For years, Adobe sold Photoshop, Illustrator and its other applications for creative pros primarily in stand-alone boxes — like items on an à la carte menu. In 2003, it bundled them all into a multiple-course feast it called Creative Suite; today, that’s how 75 percent of customers buy their Adobe software.

Now the company is announcing an all-you-can-eat subscription service it calls Creative Cloud: $49.99 a month (with a one-year commitment) for ongoing access to all the Creative Suite apps and a whole lot more.

It’s unveiling the new service in conjunction with Creative Suite CS6, an update to the suite in its traditional form. CS6 includes an impressive new version of Photoshop plus upgrades to Illustrator, InDesign, Flash Pro, Dreamweaver, Premiere Pro and other programs. It also has two new video post-production apps, Prelude and Speed Grade. Four versions of the suite are available, from Design Standard ($1299, or $299 as an upgrade) to the Master Collection ($2599, or $549 as an upgrade).

With Creative Cloud, your fifty bucks a month gets you everything in every version of Creative Suite, plus Lightroom (the cool photo management/editing program), Edge (HTML5 web editing) and Muse (code-free website building), plus Photoshop Touch and other apps for the iPad and Android. These are still conventional desktop applications, not browser-based services, but you’re entitled to download as many of them as you like at any time. A subscription also includes 20GB of online storage and services for syncing your projects between devices and publishing them, plus the nifty Typekit service for using an array of fonts on any website, plus community features for sharing your work and getting input on it from other creative types.

But Creative Cloud isn’t just about the quantity of stuff you get: it’s also the frequency with which it’s updated. You’re always entitled to the newest version of all the programs, and Adobe says that it’s going to start rolling out features continuously rather than waiting for sweeping upgrades every couple of years.
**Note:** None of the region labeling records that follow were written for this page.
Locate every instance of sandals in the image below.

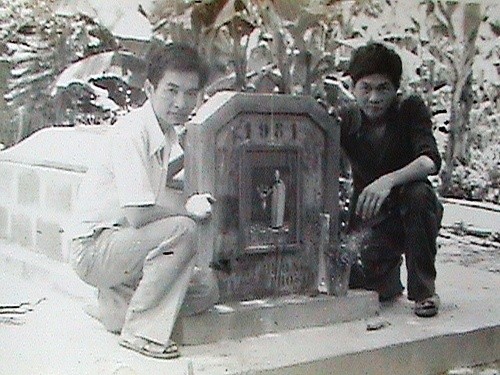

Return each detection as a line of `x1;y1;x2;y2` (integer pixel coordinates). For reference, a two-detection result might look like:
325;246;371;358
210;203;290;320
415;294;440;317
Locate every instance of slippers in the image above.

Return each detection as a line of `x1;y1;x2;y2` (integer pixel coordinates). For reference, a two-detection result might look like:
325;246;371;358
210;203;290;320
82;304;121;334
118;334;180;359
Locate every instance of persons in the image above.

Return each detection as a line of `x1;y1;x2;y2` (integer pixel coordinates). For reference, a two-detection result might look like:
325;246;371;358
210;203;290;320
315;41;445;317
60;41;220;360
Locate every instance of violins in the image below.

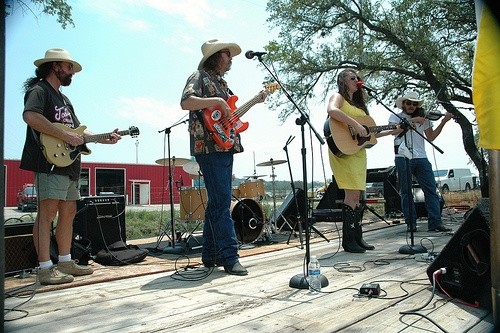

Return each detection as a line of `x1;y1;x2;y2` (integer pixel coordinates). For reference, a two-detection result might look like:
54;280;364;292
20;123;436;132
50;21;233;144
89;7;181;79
413;108;460;124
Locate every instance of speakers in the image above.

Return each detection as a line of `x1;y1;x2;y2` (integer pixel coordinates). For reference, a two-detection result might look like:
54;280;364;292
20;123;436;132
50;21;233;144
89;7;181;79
3;222;40;276
271;187;315;231
410;183;445;217
75;195;125;253
312;177;345;222
425;197;495;311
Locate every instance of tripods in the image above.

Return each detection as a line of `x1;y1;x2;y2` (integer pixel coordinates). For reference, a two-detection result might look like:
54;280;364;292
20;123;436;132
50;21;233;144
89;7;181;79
283;136;329;249
269;164;297;237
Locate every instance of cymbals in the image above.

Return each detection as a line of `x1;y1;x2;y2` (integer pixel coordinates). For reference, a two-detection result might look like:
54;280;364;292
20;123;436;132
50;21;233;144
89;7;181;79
155;158;191;166
243;175;268;177
183;161;202;175
256;160;288;166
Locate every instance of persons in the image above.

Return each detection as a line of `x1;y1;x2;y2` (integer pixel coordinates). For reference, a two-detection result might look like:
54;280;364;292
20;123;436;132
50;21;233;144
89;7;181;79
389;92;454;231
180;39;268;275
19;48;122;284
327;70;404;253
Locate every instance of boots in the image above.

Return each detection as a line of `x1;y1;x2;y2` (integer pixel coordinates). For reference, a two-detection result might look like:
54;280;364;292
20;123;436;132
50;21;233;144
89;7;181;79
354;204;374;250
341;203;366;253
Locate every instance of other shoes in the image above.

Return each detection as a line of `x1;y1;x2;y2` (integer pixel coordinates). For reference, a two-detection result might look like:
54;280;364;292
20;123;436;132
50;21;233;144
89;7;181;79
437;224;452;231
39;266;74;284
58;259;93;275
407;224;417;231
203;258;224;266
224;262;248;276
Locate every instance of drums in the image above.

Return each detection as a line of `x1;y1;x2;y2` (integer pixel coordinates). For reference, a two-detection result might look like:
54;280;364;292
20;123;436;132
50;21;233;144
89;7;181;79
240;181;265;198
230;197;264;245
230;188;240;200
179;187;209;221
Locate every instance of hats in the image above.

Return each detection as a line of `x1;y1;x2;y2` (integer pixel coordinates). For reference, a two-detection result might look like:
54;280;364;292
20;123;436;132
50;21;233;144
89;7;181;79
197;39;241;70
34;49;82;74
396;92;424;110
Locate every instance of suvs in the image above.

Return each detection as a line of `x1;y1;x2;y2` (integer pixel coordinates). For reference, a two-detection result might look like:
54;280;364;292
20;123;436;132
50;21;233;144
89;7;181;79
16;183;40;213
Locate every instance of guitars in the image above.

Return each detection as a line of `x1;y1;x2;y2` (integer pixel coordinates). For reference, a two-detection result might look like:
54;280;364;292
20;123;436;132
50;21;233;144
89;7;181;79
324;115;417;159
202;79;281;150
40;123;139;167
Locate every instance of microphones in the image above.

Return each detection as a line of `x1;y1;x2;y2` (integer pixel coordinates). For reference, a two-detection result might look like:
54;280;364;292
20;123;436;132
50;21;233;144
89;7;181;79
244;51;267;58
356;82;376;92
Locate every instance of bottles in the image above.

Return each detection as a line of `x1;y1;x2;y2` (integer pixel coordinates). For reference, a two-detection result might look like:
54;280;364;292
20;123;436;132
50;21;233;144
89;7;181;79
308;256;321;294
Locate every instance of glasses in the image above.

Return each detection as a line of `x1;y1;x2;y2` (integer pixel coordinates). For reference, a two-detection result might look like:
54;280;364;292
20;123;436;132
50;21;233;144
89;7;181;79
406;102;417;106
345;77;360;81
55;62;73;71
219;51;230;57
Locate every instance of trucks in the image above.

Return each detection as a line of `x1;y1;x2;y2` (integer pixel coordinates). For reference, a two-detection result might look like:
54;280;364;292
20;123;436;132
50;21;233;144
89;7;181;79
365;168;389;198
434;168;474;192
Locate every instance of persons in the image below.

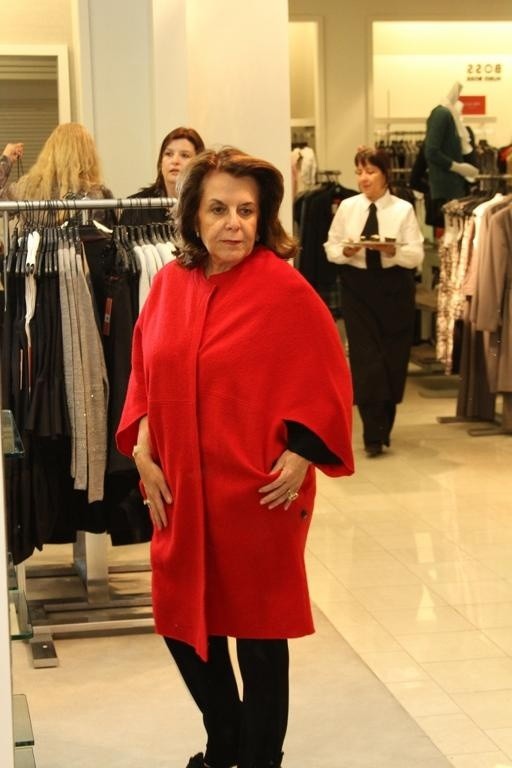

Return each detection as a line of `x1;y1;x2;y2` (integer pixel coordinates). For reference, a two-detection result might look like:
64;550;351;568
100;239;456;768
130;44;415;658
0;122;119;231
120;127;204;224
425;80;482;200
115;144;356;767
324;147;425;459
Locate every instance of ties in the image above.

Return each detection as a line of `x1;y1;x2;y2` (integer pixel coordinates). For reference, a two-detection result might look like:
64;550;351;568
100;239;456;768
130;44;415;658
361;202;383;284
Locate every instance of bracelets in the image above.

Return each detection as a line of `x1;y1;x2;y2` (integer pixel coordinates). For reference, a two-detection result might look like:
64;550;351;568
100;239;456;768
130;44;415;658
131;443;149;457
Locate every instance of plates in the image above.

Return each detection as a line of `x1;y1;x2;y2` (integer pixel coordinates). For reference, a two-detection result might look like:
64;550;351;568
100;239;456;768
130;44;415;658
341;243;410;247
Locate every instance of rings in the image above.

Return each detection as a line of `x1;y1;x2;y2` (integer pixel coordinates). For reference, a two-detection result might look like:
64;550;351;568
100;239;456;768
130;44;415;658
287;489;299;501
141;497;151;506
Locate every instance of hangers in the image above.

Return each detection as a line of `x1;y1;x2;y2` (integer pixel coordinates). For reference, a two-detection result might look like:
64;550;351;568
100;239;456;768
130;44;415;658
324;170;341;186
5;197;181;279
440;171;506;216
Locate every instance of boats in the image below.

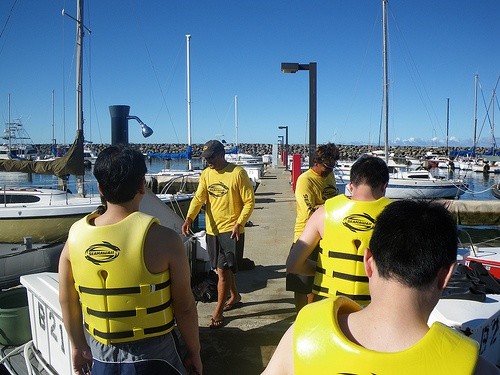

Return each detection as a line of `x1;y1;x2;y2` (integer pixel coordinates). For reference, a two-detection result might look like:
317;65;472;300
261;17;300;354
0;1;500;375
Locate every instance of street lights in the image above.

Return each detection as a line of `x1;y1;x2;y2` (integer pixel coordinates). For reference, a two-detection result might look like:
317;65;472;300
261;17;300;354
281;62;318;168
Is Creative Cloud worth $600 a year? It depends in part on how frequently you’d be updating your software if you bought it the old-fashioned way, and the degree to which you explore all of its offerings. You’re also buying into a vision as much as a fully-finished product: when Adobe releases the first version next month, it’s going to be missing some features. (And a version aimed at groups of users rather than individuals isn’t coming along until later in 2012.)

The company is holding a press event on Monday in San Francisco to show off its new software and services and reveal more details; I’ll report back here with additional thoughts.